───── Selected text ─────

So the goal here is to help start basically accelerating our direct business, and we were happy with the growth in our direct channels in the quarter. And overall, our strategy is to continue to actually differentiate the product and build more direct business over time. So I think you'll see us continue to find new channels that are more branded in nature to help build our direct business.

Brian Nowak -- Morgan Stanley -- Analyst

Thanks, guys.

Mark Okerstrom -- Chief Executive Officer and President

You're welcome.

Operator

Our next question comes from Brian Fitzgerald with Wells Fargo. Please go ahead.

Brian Fitzgerald -- Wells Fargo Securities -- Analyst

Thanks. A couple of quick ones. You mentioned that lodging stack fully cut over by the end of the year. How does that match up with your original plans? Do you see accelerating trends as you apply best practices or get scale or optimized tools? And then related, does the air stack switch make for a lighter shift? So that's the first question.

Second one was just simply around, Mark, you mentioned removing friction with a unified sign-on at point of sales across Expedia and Vrbo. Is that predicated on -- did you have to do the move off of the Vrbo third payment provider? And then we'd imagine you get incremental or better or fresher data as you unify those two? And do you see that levered into better first-party data, means better targeting among the whole platform, so tailwinds in targeting? Thanks.

Mark Okerstrom -- Chief Executive Officer and President

Thanks, Brian. I'd say broadly, the cloud migration is moving along nicely. It's always impossible to estimate exactly when you're going to get it done. So we're pleased with the progress.

And I think where we thought we'd be at the end of the year versus where we are, I think we're broadly in line with where we want it to be. In terms of the air stack, I think the team has done a lot of great work to actually get ourselves cloud-ready there. Obviously, the lodging business for us is one of the biggest lifts. And so the air business, again, the team has done a great job, and I think that's something that we'll be moving in toward the end of this year and into the following year, as well.

In terms of removing friction, really, what we're talking about is enabling Vrbo users to log in using their Expedia credentials. From that point on, yes, we're able to collect more information on them and tag more of their intent toward their particular user profile. And we are interested in making sure that we can deliver the most tailored and relevant experiences to our customers. So I think that type of thing represents an opportunity for us to do that better.

It is not related to the payment side of things. So it's completely different.

Brian Fitzgerald -- Wells Fargo Securities -- Analyst

Thanks.

───── Material supplied ─────

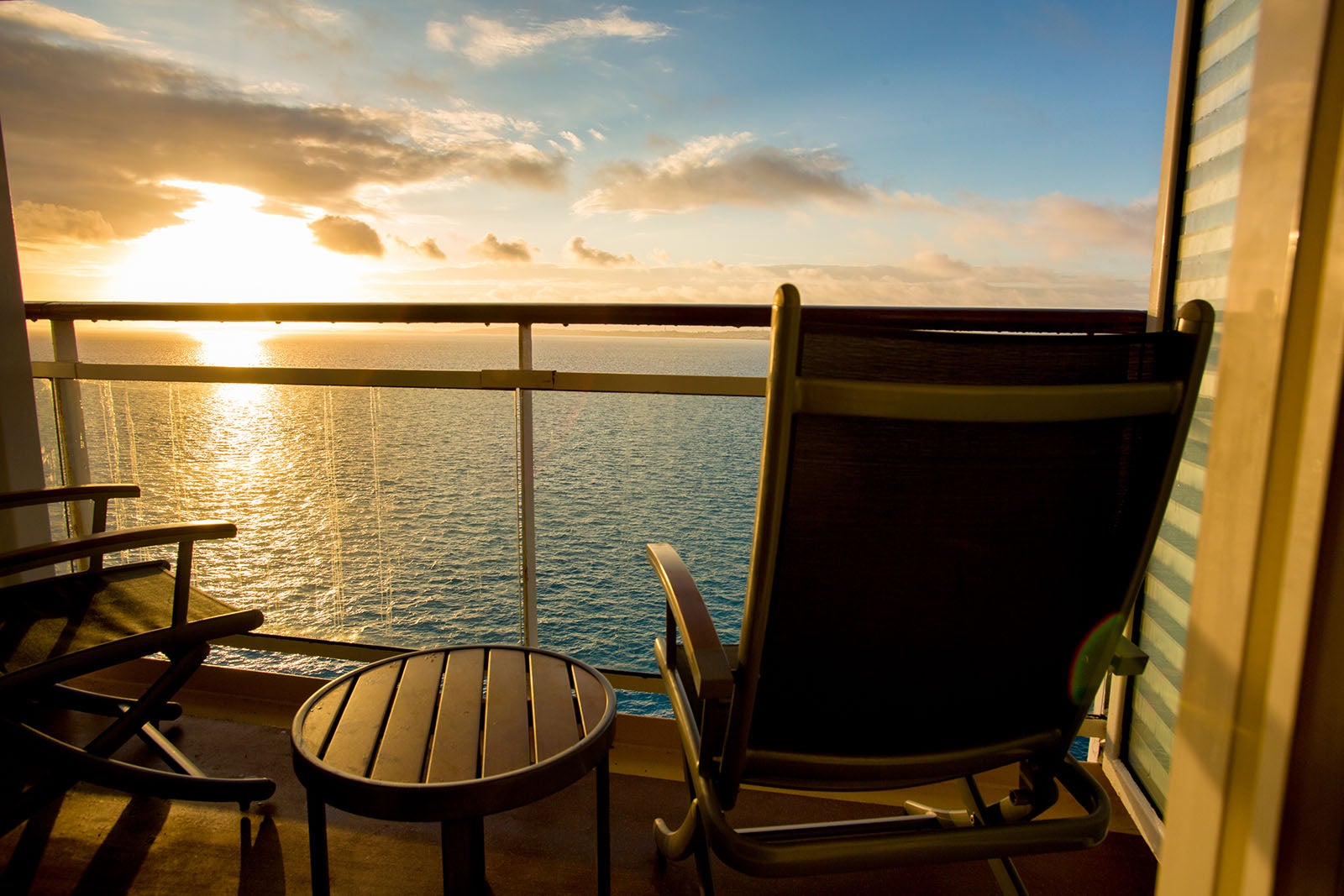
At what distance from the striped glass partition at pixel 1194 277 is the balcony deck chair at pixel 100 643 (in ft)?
7.72

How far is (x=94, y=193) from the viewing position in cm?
1842

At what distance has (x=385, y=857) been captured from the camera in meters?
1.79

─────

== Tasks to carry out ==
**a)** Answer these from the earnings call transcript:
(i) Which firm does Brian Fitzgerald represent?
(ii) What would the reduced friction let Vrbo users do?
(iii) Is the unified sign-on tied to the payment side?
**b)** Resume the earnings call transcript from its last line.
The items have no connection to the earnings call transcript.

== Answers for the exercise ==
**a)**
(i) Wells Fargo Securities.
(ii) Log in using their Expedia credentials.
(iii) No. It is not related to the payment side and is completely different.

**b)**
Mark Okerstrom -- Chief Executive Officer and President

OK. You're welcome.

Operator

And our question comes from Stephen Ju with Credit Suisse. Please go ahead.

Stephen Ju -- Credit Suisse -- Analyst

So, thank you. So Mark, anything you can share about the consumer awareness, as well as the willingness to transact in the 650,000 Vrbo properties you've now integrated? And is that improving quarter on quarter, year over year? Are you seeing any sort of conversion rate headwinds? Because it seems like, conceptually, if you present people with more choice, they should respond positively. And also trying to think about when some of the SEO headwinds for Vrbo should and could end? Because our recollection for when it was a publicly traded company was that Google will derate one property versus another if they see the same inventory on both. So where are you in terms of integrating what properties that can't be integrated from Vrbo to Brand Expedia? Thanks.

Mark Okerstrom -- Chief Executive Officer and President

Yes. Stephen, so on the, basically, the performance of the Vrbo properties on the core OTA side of things, it's still relatively small. It's growing very quickly. And the teams have continued to test on when the right thing -- the right time to present the properties.

I think as a reminder, each of these properties essentially represents one unit as opposed to a traditional hotel that may be, call it, 50 different units. So the total volume potential of these is just smaller than a traditional property. But certainly, when you present these to the right customer at the right time, they definitely improve conversion. You just got to be smart about when you present them and do it in a very targeted way because customers also definitely want to have some curated results that are relevant just to them.

In terms of SEO headwinds for Vrbo, listen, I think the key here is that we are really putting our weight behind the Vrbo brand and as a result of that have done a bunch of platform consolidation work. Really, we saw the step-up in the headwinds from SEO really start at the beginning of this year, and I think we're into the end of 2020 before we see those types of things lapping. But I think, listen, SEO is a headwind for everyone in the Internet. I think you saw us call it out, and that's why Vrbo has been pretty focused on defining the real differentiated value proposition, being smart about their brand spend and exploring more digital video-type advertising.

And again, against the Vrbo brand itself, which is growing double digits, we like the progress we're seeing there.

Stephen Ju -- Credit Suisse -- Analyst

Thank you.

Mark Okerstrom -- Chief Executive Officer and President

You're welcome.

Operator

Our next question comes from Ron Josey with JMP Securities. Please go ahead.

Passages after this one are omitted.